Tuesday, March 24, 2009

"Homage to the End of Winter", oil on canvas, by Halima Washington


     I spent a good part of this morning trying to create curriculum for the final two months of the year, and all I seemed to create was an abundance of frustration. I mentally struggled and fought at my desk for several hours, as though making lesson plans was like building a house. I hammered away at ideas, nailed stray thoughts together, sawed ideas into pieces, and in the end, all I produced was a strong feeling of failure. At noon I had no better idea what to do with my scholars in April and May than I had when I started this hard labor several hours earlier.

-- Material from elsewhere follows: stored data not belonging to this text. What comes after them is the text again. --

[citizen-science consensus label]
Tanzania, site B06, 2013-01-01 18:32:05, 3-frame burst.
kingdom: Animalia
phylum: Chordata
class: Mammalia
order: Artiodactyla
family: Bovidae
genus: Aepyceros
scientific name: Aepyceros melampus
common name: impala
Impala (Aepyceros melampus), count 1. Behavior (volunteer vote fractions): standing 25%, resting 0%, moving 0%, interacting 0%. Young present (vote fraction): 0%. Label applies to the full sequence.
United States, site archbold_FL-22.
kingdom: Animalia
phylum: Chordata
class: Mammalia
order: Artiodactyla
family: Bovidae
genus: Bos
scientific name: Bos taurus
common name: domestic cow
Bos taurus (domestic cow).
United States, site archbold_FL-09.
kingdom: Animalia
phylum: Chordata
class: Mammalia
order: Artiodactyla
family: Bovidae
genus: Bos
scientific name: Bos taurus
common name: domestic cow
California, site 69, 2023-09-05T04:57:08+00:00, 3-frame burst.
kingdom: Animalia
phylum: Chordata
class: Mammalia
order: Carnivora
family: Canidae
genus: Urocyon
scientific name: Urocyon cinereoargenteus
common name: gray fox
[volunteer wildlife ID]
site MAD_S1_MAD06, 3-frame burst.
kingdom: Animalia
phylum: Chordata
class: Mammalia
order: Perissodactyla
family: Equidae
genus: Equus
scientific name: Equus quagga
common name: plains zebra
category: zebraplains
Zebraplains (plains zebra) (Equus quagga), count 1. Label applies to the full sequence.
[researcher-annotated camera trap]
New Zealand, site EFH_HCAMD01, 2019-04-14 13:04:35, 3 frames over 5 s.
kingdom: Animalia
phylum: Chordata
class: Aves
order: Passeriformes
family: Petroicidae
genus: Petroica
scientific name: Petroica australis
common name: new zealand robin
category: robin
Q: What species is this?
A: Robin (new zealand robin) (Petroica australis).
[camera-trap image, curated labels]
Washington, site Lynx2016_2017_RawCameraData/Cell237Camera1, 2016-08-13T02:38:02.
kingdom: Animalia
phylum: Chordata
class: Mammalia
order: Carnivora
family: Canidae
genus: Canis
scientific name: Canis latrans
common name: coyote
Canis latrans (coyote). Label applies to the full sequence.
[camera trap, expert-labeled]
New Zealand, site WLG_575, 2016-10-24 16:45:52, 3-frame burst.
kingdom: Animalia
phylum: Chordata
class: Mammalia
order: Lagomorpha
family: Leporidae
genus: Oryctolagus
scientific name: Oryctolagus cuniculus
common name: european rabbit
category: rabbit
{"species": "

     As I thought about it over lunch, I realized that I had been thinking that creating good lessons was like hammering a building together, whereas it’s really more like helping a good garden grow. A teacher is way more like a gardener than a construction worker. There’s much more patient waiting involved than forceful fabricating and assembling. Good lesson plans grow, and in order to grow, they have to be gently cared for by a teacher who is willing to wait. I should have done more waiting this morning – more waiting for the ideas to quietly germinate instead of wildly thrashing around in my mind in the hope that a decent lesson could be thrown together. Excellent teaching is never thrown together. The only way it ever appears in a classroom is through a natural growth process. The teacher has to uncomplainingly watch and listen, and soon the ideas, sure enough, will push their way up in his mind like sprouts in the spring.